Das Verbot zielte darauf ab, die finanzielle Stabilität zu gewährleisten, während andere Behörden wie die Kapitalmarktaufsicht (CMB) und die Finanzkriminalitätsbekämpfungsbehörde (MASAK) daran arbeiteten, Handelsaktivitäten zu legitimieren. Im Mai 2021 änderte MASAK die Gesetze zur Geldwäsche und Terrorismusfinanzierung, um Bestimmungen für Kryptowährungen aufzunehmen. Bis 2024 trat das „Gesetz über Änderungen des Kapitalmarktesgesetzes“ in Kraft. Dies baute auf den ursprünglichen Änderungen von 2021 auf, die umfassende Verbraucherschutzmaßnahmen sowie Bestimmungen zur Lizenzierung und Berichterstattung beinhalteten.

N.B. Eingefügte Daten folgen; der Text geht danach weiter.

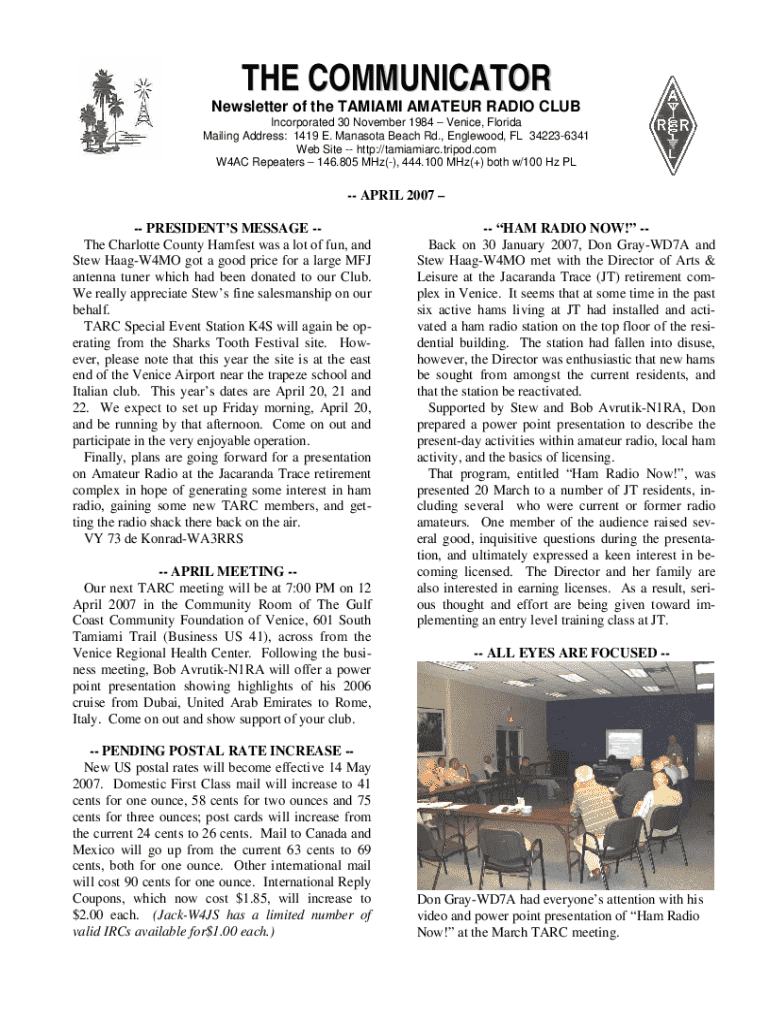 THE COMMUNICATOR

Newsletter of the TAMIAMI AMATEUR RADIO CLUB

Incorporated 30 November 1984 – Venice, Florida
Mailing Address: 1419 E. Manasota Beach Rd., Englewood, FL 34223-6341
Web Site -- http://tamiamiarc.tripod.com
W4AC Repeaters – 146.805 MHz(-), 444.100 MHz(+) both w/100 Hz PL

A R R L

-- APRIL 2007 –

-- PRESIDENT'S MESSAGE --

The Charlotte County Hamfest was a lot of fun, and Stew Haag-W4MO got a good price for a large MFJ antenna tuner which had been donated to our Club. We really appreciate Stew's fine salesmanship on our behalf.

TARC Special Event Station K4S will again be operating from the Sharks Tooth Festival site. However, please note that this year the site is at the east end of the Venice Airport near the trapeze school and Italian club. This year's dates are April 20, 21 and 22. We expect to set up Friday morning, April 20, and be running by that afternoon. Come on out and participate in the very enjoyable operation.

Finally, plans are going forward for a presentation on Amateur Radio at the Jacaranda Trace retirement complex in hope of generating some interest in ham radio, gaining some new TARC members, and getting the radio shack there back on the air.

VY 73 de Konrad-WA3RRS

-- APRIL MEETING --

Our next TARC meeting will be at 7:00 PM on 12 April 2007 in the Community Room of The Gulf Coast Community Foundation of Venice, 601 South Tamiami Trail (Business US 41), across from the Venice Regional Health Center. Following the business meeting, Bob Avrutik-N1RA will offer a power point presentation showing highlights of his 2006 cruise from Dubai, United Arab Emirates to Rome, Italy. Come on out and show support of your club.

-- PENDING POSTAL RATE INCREASE --

New US postal rates will become effective 14 May 2007. Domestic First Class mail will increase to 41 cents for one ounce, 58 cents for two ounces and 75 cents for three ounces; post cards will increase from the current 24 cents to 26 cents. Mail to Canada and Mexico will go up from the current 63 cents to 69 cents, both for one ounce. Other international mail will cost 90 cents for one ounce. International Reply Coupons, which now cost $1.85, will increase to $2.00 each. (Jack-W4JS has a limited number of valid IRCs available for$1.00 each.)

-- "HAM RADIO NOW!" --

Back on 30 January 2007, Don Gray-WD7A and Stew Haag-W4MO met with the Director of Arts & Leisure at the Jacaranda Trace (JT) retirement complex in Venice. It seems that at some time in the past six active hams living at JT had installed and activated a ham radio station on the top floor of the residential building. The station had fallen into disuse, however, the Director was enthusiastic that new hams be sought from amongst the current residents, and that the station be reactivated.

Supported by Stew and Bob Avrutik-N1RA, Don prepared a power point presentation to describe the present-day activities within amateur radio, local ham activity, and the basics of licensing.

That program, entitled "Ham Radio Now!", was presented 20 March to a number of JT residents, including several who were current or former radio amateurs. One member of the audience raised several good, inquisitive questions during the presentation, and ultimately expressed a keen interest in becoming licensed. The Director and her family are also interested in earning licenses. As a result, serious thought and effort are being given toward implementing an entry level training class at JT.

-- ALL EYES ARE FOCUSED --

Don Gray-WD7A had everyone's attention with his video and power point presentation of "Ham Radio Now!" at the March TARC meeting.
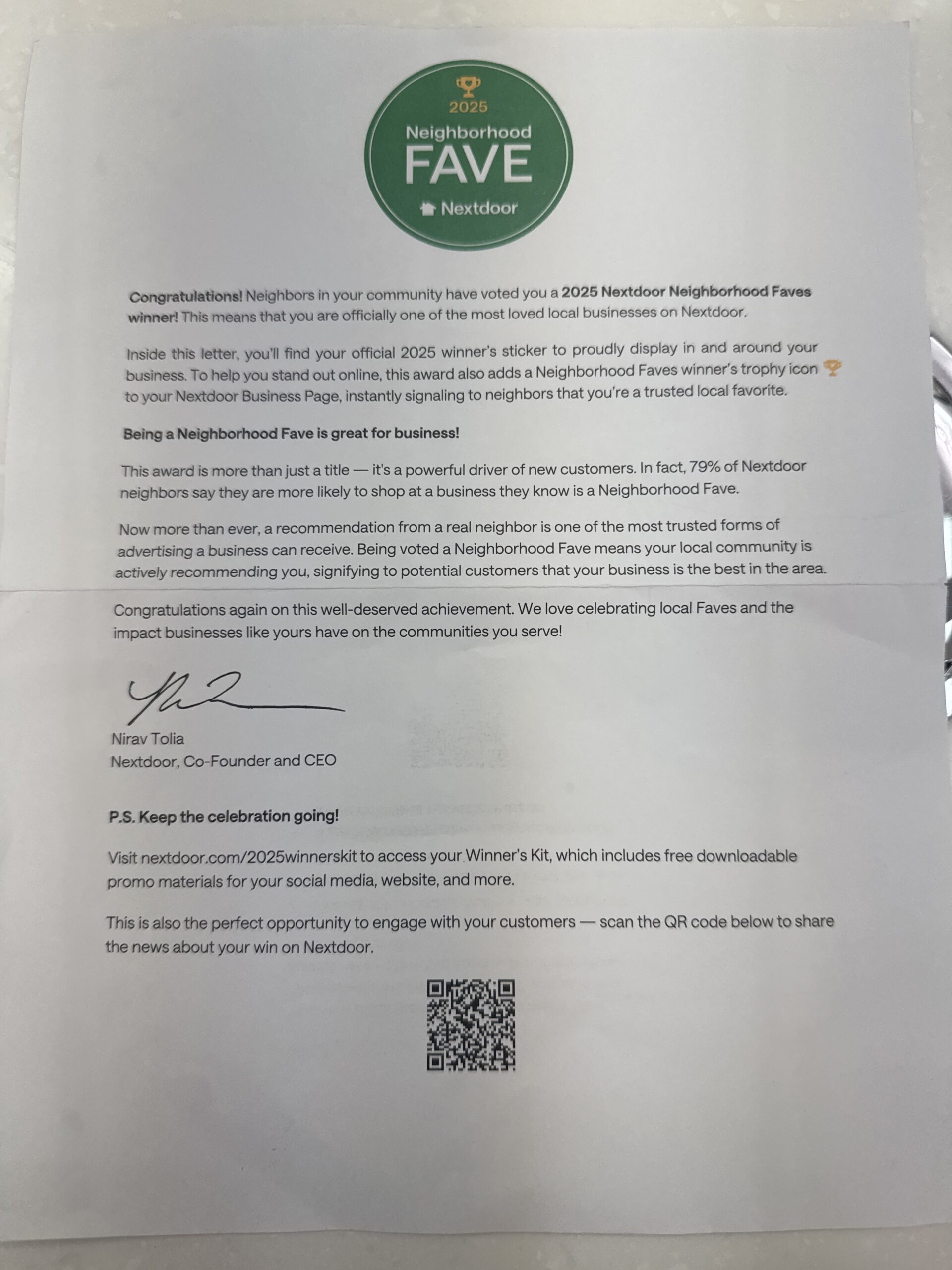 2025
Neighborhood
FAVE
Nextdoor

Congratulations! Neighbors in your community have voted you a 2025 Nextdoor Neighborhood Faves winner! This means that you are officially one of the most loved local businesses on Nextdoor.

Inside this letter, you'll find your official 2025 winner's sticker to proudly display in and around your business. To help you stand out online, this award also adds a Neighborhood Faves winner's trophy icon to your Nextdoor Business Page, instantly signaling to neighbors that you're a trusted local favorite.

Being a Neighborhood Fave is great for business!

This award is more than just a title — it's a powerful driver of new customers. In fact, 79% of Nextdoor neighbors say they are more likely to shop at a business they know is a Neighborhood Fave.

Now more than ever, a recommendation from a real neighbor is one of the most trusted forms of advertising a business can receive. Being voted a Neighborhood Fave means your local community is actively recommending you, signifying to potential customers that your business is the best in the area.

Congratulations again on this well-deserved achievement. We love celebrating local Faves and the impact businesses like yours have on the communities you serve!

Nirav Tolia
Nextdoor, Co-Founder and CEO

P.S. Keep the celebration going!

Visit nextdoor.com/2025winnerskit to access your Winner's Kit, which includes free downloadable promo materials for your social media, website, and more.

This is also the perfect opportunity to engage with your customers — scan the QR code below to share the news about your win on Nextdoor.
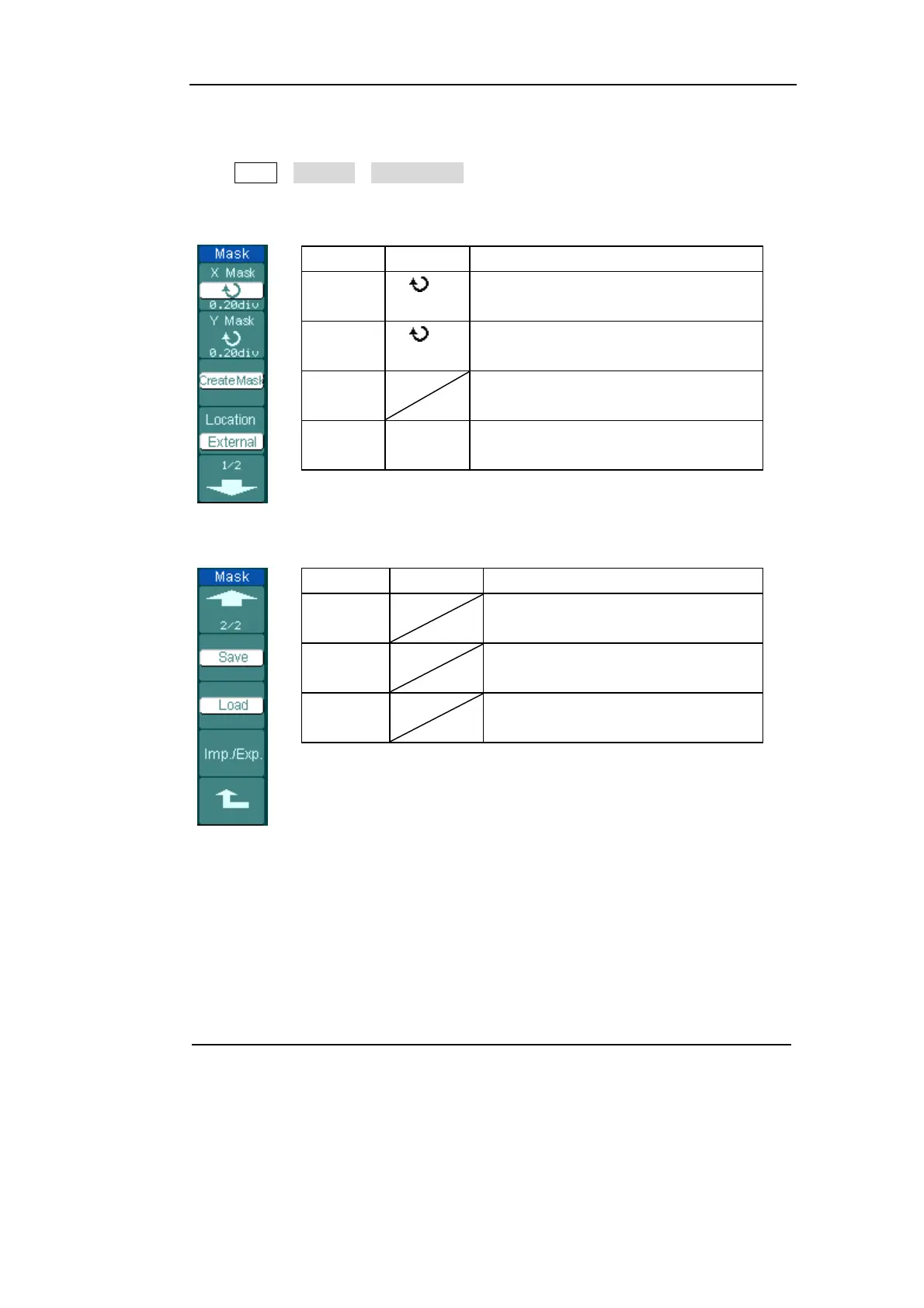 Mask
X Mask
0.20div
Y Mask
0.20div
Create Mask
Location
External
1/2

Mask
2/2
Save
Load
Imp./Exp.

Diese neuen Maßnahmen, die auch darauf abzielten, die Türkei von der „grauen Liste“ der Länder mit unzureichenden Maßnahmen zur Bekämpfung von Geldwäsche der Financial Action Task Force zu entfernen, haben wiederum dazu beigetragen, die lokale Krypto-Industrie anzukurbeln. Chainalysis‘ „2025 Geography of Crypto Report“ stellte fest, dass die Türkei im Nahen Osten und Nordafrika den höchsten Wert an empfangenen Krypto-Transaktionen hatte. Auch die Handelsaktivität stieg im vergangenen Jahr stark an. Langfristig könnte der Thodex-Skandal zu einer erhöhten Krypto-Akzeptanz im Land geführt haben, jedoch nur, nachdem er die türkische Krypto-Industrie erschüttert und viele Investoren im Stich gelassen hat. Er führte auch zur Inhaftierung und zum Tod seines Drahtziehers und CEOs.